Neuer Foodsharing-Schrank in Vorwerk-Falkenfeld

Schülerinnen und Schüler der Schule Tremser Teich setzen Zeichen für Nachhaltigkeit, Gemeinschaft und gelebte Nachbarschaft.

Vier Schülerinnen und Schüler der Schule Tremser Teich haben im Rahmen eines Abschlussprojekts einen neuen Foodsharing-Schrank oder auch FairTeiler-Schrank genannt für den Stadtteil geplant und gebaut.

Der neue Schrank steht ab sofort vor dem Bürgerhaus Vorwerk-Falkenfeld, am Elmar-Limberg-Platz 4, und steht allen zur Verfügung. Dort können überschüssige, noch genießbare Lebensmittel hineingelegt oder mitgenommen werden – nach dem Prinzip des Foodsharings. Ziel ist es, Lebensmittelverschwendung zu vermeiden und gleichzeitig Menschen unkompliziert zu unterstützen.
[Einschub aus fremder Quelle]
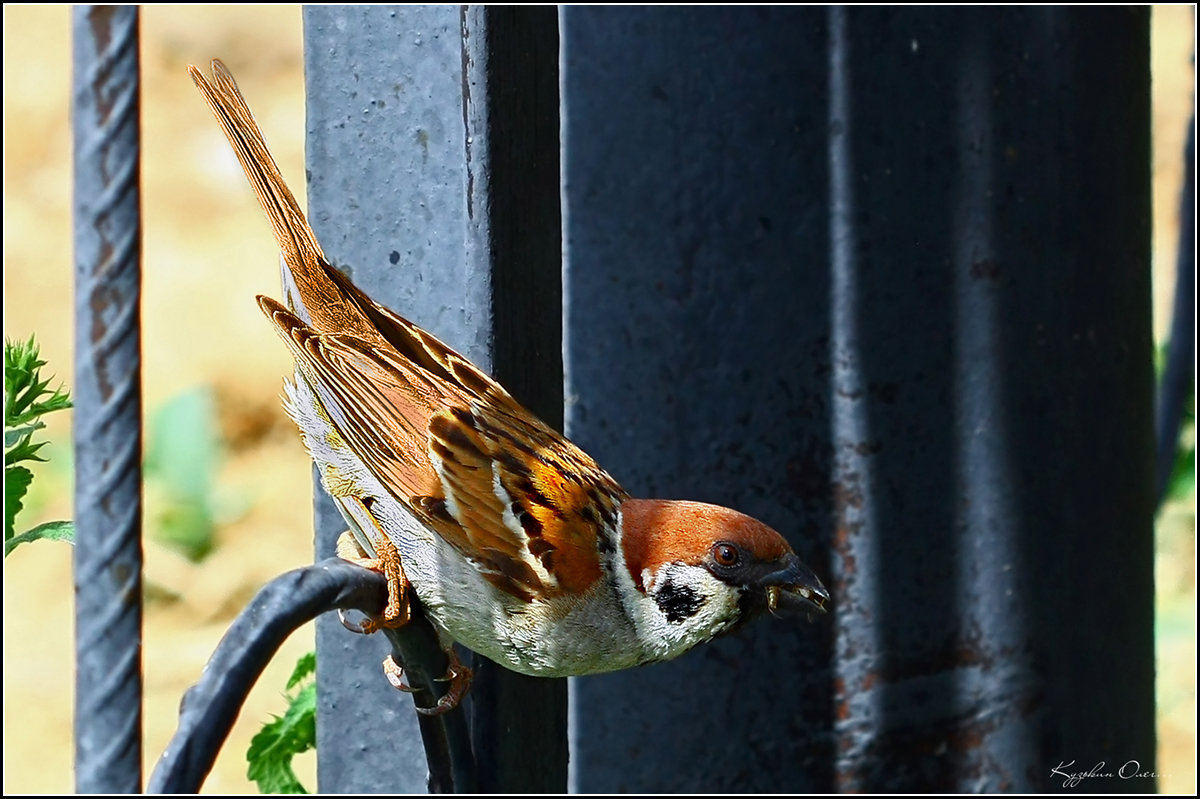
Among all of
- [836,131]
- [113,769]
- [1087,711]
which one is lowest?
[1087,711]

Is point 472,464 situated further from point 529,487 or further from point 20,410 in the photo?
point 20,410

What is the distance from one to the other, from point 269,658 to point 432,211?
663 mm

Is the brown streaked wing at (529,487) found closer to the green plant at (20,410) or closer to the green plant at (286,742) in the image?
the green plant at (286,742)

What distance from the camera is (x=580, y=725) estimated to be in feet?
7.90

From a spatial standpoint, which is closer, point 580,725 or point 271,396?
point 580,725

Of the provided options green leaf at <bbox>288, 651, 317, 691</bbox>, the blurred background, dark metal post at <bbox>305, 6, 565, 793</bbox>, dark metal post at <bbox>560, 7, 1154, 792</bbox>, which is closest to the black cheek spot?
dark metal post at <bbox>305, 6, 565, 793</bbox>

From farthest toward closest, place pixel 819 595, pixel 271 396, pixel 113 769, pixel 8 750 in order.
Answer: pixel 271 396, pixel 8 750, pixel 819 595, pixel 113 769

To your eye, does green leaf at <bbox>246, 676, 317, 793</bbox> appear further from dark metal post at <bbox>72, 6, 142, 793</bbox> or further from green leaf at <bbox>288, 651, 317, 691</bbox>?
dark metal post at <bbox>72, 6, 142, 793</bbox>

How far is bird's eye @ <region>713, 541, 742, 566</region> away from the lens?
5.89 ft

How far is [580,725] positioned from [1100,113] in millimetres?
1491

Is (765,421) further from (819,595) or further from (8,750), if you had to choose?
(8,750)

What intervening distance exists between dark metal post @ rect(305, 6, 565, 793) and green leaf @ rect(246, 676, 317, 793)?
0.63ft

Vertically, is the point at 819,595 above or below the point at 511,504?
below

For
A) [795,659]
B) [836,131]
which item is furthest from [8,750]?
[836,131]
                             Die Idee entstand nicht ohne Grund: Bereits in der Vergangenheit gab es einen Foodsharing-Schrank am Bürgerhaus. Dieser wurde jedoch Ende 2024 durch Vandalismus stark beschädigt und musste abgebaut werden. Die vier Jugendlichen wollten sich damit nicht abfinden und machten es sich zur Aufgabe, einen neuen Schrank zu entwerfen und zu bauen.

Mit viel Engagement und in Eigenleistung entwickelten sie ein eigenes Design, planten die Umsetzung und fertigten den Schrank in zahlreichen Arbeitsstunden selbst an. Besonders ins Auge fällt die liebevolle und farbenfrohe Gestaltung. Mit kreativen Motiven und freundlichen Farben haben die Schülerinnen und Schüler den Schrank zu einem echten Hingucker gemacht.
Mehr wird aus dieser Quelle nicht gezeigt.